The May 25 presidential elections in Ukraine mark the end of the beginning in Ukraine; but they do not mark the end of the story, which will continue to evolve and could possibly turn more violent. Yet, the elections and their results give Ukraine more of a chance at avoiding a full-scale civil war and sticking together, even as it deals with current and future hardships.
The Ukraine crisis has ended the era of post–Cold War engagement, which failed to culminate in integration between the West and Russia. In a stunning reversal, the crisis has opened up a period of intense geopolitical competition, rivalry, and even confrontation between Moscow and Washington, but also between Moscow and Brussels.
The area of competition is again Eastern Europe; only this time, further to the east of its Cold War namesake. In a region which includes Ukraine, Moldova, Georgia, Armenia, Belarus, Azerbaijan, and also the unrecognized Transnistria, Abkhazia, South Ossetia and Nagorno-Karabakh, fault lines have developed both within and between countries.
Some of these countries, like Georgia, lean toward the European Union; others, such as Belarus, toward Russia; some are battleground states; and there is only one outlier, Azerbaijan.
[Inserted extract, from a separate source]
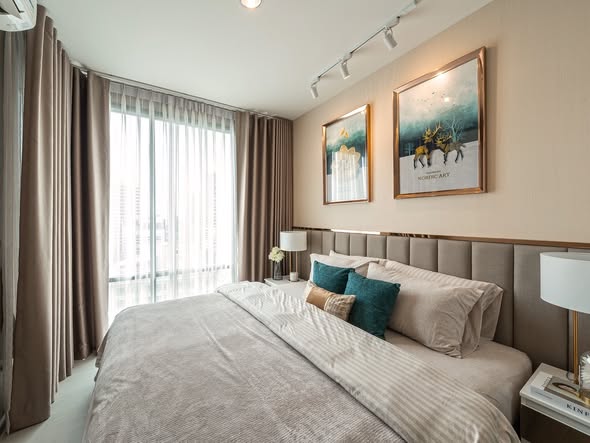 bedroom of Rhythm Sukhumvit 42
The “gray” buffer zone between Europe and Russia, which has existed ever since the breakup of the Soviet Union, is unraveling.
Russia is pivoting away from Europe and the West. It is pivoting toward itself as a unique civilization related to, but separate from, Western Europe. It is also pivoting to its former empire in Eurasia, redesigned as a Russia-led economic and security union. Lastly, it is pivoting to China, which is seen as a new center of global economic and political power.
All these changes are happening in an atmosphere of intensifying competition. The revolutionary coup in Kiev, supported by Washington, was interpreted in Moscow as a prelude to Ukraine’s eventual accession to NATO. President Putin responded with his own coup in Crimea, which resulted in the peninsula’s incorporation into Russia. The U.S.-Russian tussle over Ukraine has become the first case of open, great-power clash since the end of the Cold War.
In this new rivalry, Europe is both a player, as America’s ally in NATO, and an area of competition in its own right. Europeans are divided in their attitudes toward Russia. Those geographically closer and still reeling from the Soviet era are more wary than those farther afield, who are more relaxed; political elites with little interest in Russia are more critical than the business circles, who have something to lose; and anti–European Union, anti–United States elements see Putin as their ally.
Although the new rivalry is confined to a relatively small region and is peripheral to the United States’ and even Europe’s core interests, it has implications for the wider world. Russia’s shift to the east, which strengthens its alignment with China, is gaining more strategic depth. The Sino-Russian gas deal, signed in Shanghai on May 21, embodies and symbolizes a new quality to the relationship between Moscow and Beijing.
Four decades after Nixon’s groundbreaking trip to China, the strategic triangle between the United States, China and Russia looks very different, with China, rather than America, having better relations with the two other powers. This puts Japan in a more difficult situation: Tokyo is Washington’s ally; it fears Beijing and hopes to improve relations with Moscow. Yet Prime Minister Shinzo Abe perseveres in his strategy of rapprochement with Russia, and looks forward to hosting Putin in the fall of 2014.
Across the Middle East, Russia and the United States continue to share some interests, with respect to fighting terrorism or preventing further nuclear proliferation. But in the wake of the Ukraine crisis, Moscow has become more active in its support for Syria’s Assad, strengthening ties to Tehran, and reaching out to Egypt and Saudi Arabia—even as it has managed to protect its special relationship with Israel. U.S.-Russian competition in the Middle East, albeit at a lower level than during the Cold War, is again a reality.
This new competition is essentially being fought on the terrain of economics and information flows and will eventually be decided by economic factors and popular attitudes. This relates to Ukraine, which faces a dire economic situation. This relates to Russia and its ability to use Western economic sanctions to reinvent itself. The alternatives are the country’s breakdown and a possible breakup, or it becoming China’s economic satellite. This relates to Moscow’s Eurasian Union project, which will rise or fall on economic, not geopolitical grounds. And of course, it relates to the European Union, which faces a conflict between the need for further integration and many people’s reluctance to go for it, as evidenced in the elections to the European Parliament, also held on May 25.
As for the United States, its foreign policy can only be as effective as its resources permit. Whether in Ukraine, NATO or the Middle East, Washington has been limiting its commitment. This makes for a more level playing field.
Dmitri Trenin is the Director of the Carnegie Moscow Center.